La Ducati Monster 2026 rilancia l’idea di naked sportiva da strada con il nuovo V2 da 890 cc, elastico e sfruttabile, e una ciclistica leggera e intuitiva che punta sulla facilità di guida. Ergonomia accessibile, elettronica completa ma semplice da gestire e manutenzione dilatata la rendono più utilizzabile nella vita reale. Restano alcune scelte discutibili, come le sospensioni non regolabili, e un prezzo premium, ma la direzione è chiara: riportare la Monster a un divertimento concreto, senza estremismi
Lucia Damiata
6 febbraio 2026 (modifica alle 16:42) – MALAGA (SPAGNA)
Ci sono modelli che non possono permettersi di “andare avanti e basta”, perché ogni passo rischia di calpestare il proprio mito. Monster è uno di questi. Nata nel 1992 come esercizio di sottrazione (tutto quello che serve, niente di più) ha creato un segmento prima ancora di conquistare il mercato. Naked sportiva, bicilindrica, essenziale ma con ciclistica da grande: una formula talmente riuscita da diventare un riferimento culturale, non solo tecnico. Con oltre 380.000 esemplari venduti in più di trent’anni di carriera, Monster non è soltanto uno dei nomi più longevi in casa Ducati: è uno dei rari casi in cui un progetto ha generato una comunità globale riconoscibile, i “Monsteristi”. Nel 2026 la direzione è chiara: tornare all’idea originaria di Monster senza trasformarla in un oggetto nostalgico. Tradotto: una moto che abbia senso su strada, nella vita reale, anche per chi non cerca l’ennesima naked “da poster”. In un mercato dove la normalità è diventata quasi un difetto, Ducati fa una scelta controcorrente: dichiara una Monster pensata per essere fruibile, concreta, meno intimidente. È una presa di posizione interessante, ma anche delicata: perché “accessibile” non deve diventare sinonimo di “annacquata”. La nuova Monster sarà disponibile da febbraio 2026, nelle livree di colore rosso e bianco, al prezzo di 12.890 euro franco concessionario. Per acquistare la Monster+ servono 13.290 euro franco concessionario.

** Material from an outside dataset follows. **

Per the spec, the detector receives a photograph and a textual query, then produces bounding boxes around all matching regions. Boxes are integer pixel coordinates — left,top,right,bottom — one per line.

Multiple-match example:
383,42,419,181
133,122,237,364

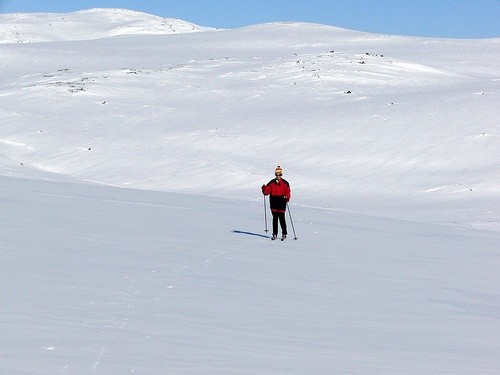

1 Come va: sicurezza immediata, ma senza miracoli—
La Monster trasmette sicurezza fin dal primo contatto. Salendo in sella, è evidente che l’epoca della Ducati “spigolosa” per definizione è lontana: chi arriva da Monster meno recenti noterà subito quanto questa generazione punti sulla facilità. La posizione di guida è dominante, con un manubrio largo, più rialzato e ruotato, che aiuta a “prendere in mano” l’avantreno con naturalezza e dà un buon feeling sull’angolo di sterzo. La rastrematura frontale del serbatoio e la sella bassa, scavata e sottile nei fianchi, facilitano i movimenti e l’appoggio a terra, aumentando sicurezza e controllo nelle manovre da fermo. La triangolazione è riuscita: pedane comode, comandi gestibili, leve morbide e non faticose anche per mani piccole. Il freno posteriore resta un filo nascosto: dettaglio minore, ma nella guida urbana si nota.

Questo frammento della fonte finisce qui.